Semiconductor inventories were "moderately high" in 3Q11, " too high given the weakening economic sentiment," said Gerald Van Hoy, senior research analyst at Gartner, in a statement. "The industry must rein in production growth and take action to reduce accumulated inventory." Gartner’s days-of-inventory (DOI) index is at "caution level" at 1.12 in 3Q11; anything above 1.0 indicates inflated levels and downward pressures on ASPs, while below 0.95 means levels are too low, leading to component allocations and double-ordering.
Earlier this month at a MEPTEC forum lunch, Gartner analyst Jim Walker mentioned inventory correction as one reason for Gartner’s newly downgraded forecast (along with foundry and DRAM overcapacity, overlaid with macroeconomic uncertainties). There has been no lift from the traditional back-to-school selling cycle, and holiday builds are down too, he said.

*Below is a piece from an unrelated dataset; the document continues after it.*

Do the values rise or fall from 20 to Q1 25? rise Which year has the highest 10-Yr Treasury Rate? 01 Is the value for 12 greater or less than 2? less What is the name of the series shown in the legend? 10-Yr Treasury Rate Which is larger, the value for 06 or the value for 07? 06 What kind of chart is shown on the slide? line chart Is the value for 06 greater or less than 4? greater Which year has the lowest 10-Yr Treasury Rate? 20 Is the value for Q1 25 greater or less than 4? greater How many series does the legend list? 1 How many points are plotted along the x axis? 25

Look for the industry to pull back production to reduce inventory over the next few quarters (late 2012 and early 2012). OEM inventory is rising but still near "historic lows" which will help soften the blow to any order correction on vendor sales. ASPs are tracking below trend levels, and this is prolonged by foundry overcapacity, added Gartner principal analyst Peter Middleton. He notes that the impact from Japan’s March 11 earthquake/tsunami disaster was largely buffered by already-built-up semiconductor inventory — but now it’s time to actively "rationalize stock levels in the face of macroeconomic weakness," he says.